するとリドとアルモニカは言葉を失くしたようだった。
「ああもうっ! お前と話してると自分がちっぽけで嫌になる!」
しばらくの沈黙後、リドは頭を抱えて天井を仰ぐ。
「ええっ」
流衣はガーンとショックを受ける。真面目に言っているのに、そう返されるとは思わなかった。
「え? え? 僕、何か悪いこと言った? ごめん!」
「無自覚なのがまた……」
はあああ。
思い切り溜息をつかれて、ますます焦る。
何だ? 何がいけなかったんだ?
「お主、天然じゃよな……」
さっきまでの怒りはどこへいったのか、ほとほと呆れた顔をするアルモニカ。
「へ? 何が?」
流衣はきょとんとリドとアルモニカを見比べる。当の二人は顔を見合わせ、再度大きな溜息をつく。

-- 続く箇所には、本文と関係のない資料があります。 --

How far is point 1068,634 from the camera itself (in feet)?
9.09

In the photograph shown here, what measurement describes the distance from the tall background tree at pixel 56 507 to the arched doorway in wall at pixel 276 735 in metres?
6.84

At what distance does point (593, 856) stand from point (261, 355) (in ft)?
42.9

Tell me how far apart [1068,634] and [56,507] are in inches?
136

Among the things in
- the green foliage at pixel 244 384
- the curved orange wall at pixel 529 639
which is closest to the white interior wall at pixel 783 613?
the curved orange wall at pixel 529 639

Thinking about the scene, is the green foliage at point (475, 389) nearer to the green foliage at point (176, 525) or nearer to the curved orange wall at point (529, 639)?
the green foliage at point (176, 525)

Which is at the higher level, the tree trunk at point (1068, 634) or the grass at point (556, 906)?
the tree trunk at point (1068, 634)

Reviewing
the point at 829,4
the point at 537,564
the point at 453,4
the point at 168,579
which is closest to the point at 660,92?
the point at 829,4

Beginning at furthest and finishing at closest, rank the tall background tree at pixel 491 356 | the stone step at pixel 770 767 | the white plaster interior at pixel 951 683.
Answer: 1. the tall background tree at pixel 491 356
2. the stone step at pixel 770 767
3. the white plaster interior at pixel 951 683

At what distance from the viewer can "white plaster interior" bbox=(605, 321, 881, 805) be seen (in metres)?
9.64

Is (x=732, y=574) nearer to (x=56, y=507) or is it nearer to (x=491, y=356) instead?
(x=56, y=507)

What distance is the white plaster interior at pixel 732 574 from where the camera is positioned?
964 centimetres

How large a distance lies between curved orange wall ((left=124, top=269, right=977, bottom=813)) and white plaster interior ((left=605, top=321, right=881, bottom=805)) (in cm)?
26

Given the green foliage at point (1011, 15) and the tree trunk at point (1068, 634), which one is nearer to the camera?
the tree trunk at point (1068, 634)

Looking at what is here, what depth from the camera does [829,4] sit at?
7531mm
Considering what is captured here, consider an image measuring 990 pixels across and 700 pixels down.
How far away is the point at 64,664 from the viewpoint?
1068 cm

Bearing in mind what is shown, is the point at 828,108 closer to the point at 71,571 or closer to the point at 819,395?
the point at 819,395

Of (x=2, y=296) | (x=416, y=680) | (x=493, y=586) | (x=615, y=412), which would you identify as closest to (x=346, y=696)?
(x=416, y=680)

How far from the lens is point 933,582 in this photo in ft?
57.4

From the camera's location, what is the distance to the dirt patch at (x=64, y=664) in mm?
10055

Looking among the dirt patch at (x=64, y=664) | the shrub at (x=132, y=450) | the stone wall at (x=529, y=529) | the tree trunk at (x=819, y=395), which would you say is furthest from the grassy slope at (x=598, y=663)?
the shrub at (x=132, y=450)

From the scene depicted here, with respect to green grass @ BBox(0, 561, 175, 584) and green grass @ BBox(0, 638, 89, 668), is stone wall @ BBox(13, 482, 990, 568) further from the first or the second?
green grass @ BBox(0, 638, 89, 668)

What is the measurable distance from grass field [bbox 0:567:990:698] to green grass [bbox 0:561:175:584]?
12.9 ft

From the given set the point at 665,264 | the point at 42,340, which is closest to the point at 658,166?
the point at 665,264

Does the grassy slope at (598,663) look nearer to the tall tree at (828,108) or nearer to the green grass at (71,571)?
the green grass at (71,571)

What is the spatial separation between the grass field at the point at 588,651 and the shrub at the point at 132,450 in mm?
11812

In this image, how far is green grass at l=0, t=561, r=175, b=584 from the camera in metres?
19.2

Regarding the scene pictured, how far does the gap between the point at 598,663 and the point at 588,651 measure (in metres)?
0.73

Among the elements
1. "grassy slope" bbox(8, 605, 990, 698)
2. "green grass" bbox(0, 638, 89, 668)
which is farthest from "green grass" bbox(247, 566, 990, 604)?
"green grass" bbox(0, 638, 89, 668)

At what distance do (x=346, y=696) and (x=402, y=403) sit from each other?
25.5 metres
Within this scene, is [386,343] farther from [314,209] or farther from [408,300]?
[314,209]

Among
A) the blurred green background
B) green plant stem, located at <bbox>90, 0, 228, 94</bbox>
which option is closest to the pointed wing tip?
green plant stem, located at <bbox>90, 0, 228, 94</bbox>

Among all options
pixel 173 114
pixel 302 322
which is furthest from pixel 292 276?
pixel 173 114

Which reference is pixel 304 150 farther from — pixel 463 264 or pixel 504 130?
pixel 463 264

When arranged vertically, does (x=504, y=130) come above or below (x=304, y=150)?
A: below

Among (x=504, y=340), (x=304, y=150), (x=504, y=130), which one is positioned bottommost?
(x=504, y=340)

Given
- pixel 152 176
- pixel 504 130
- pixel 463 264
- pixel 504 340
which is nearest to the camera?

「もーいい。それより、行くぞ。魔法学校にセトって先生を探しに行くんだろ」
ひらひらと右手を振るリド。流衣は頷く。
「うん。会ってくれるといいんだけどなあ」
『きっと大丈夫ですよ、坊ちゃん』
話が落ち着いたからか、うなだれていたオルクスは復活を遂げていた。明るく励ましの言葉を口にし、今までいたテーブルの上から羽ばたいて流衣の肩に移る。
「……君達、私に何か用なのかね?」
「へ?」
ふいに聞こえた問いに、流衣は目を丸くする。
ナゼルの隣家に住む男がこちらを見ていた。
「あれ、セト先生。いつからそちらに?」
アルモニカの驚いたような言葉に、男はそれに驚いたように言う。
「いや、初めからいたが……」
確かにその通りです。
昨日は気付かなかったが確かにセトってシフォーネに呼ばれていたし、言われてみれば髪の色も灰色だ。
だから、「灰色のセト」なのか。へえ、なるほど。――って。
「えええええ!?」
探していた人物が思いの外すぐ近くにいると知り、流衣は思わず声を上げた。
お約束というか(笑
仲直り?まで、ちょっと面倒くさい彼らでした。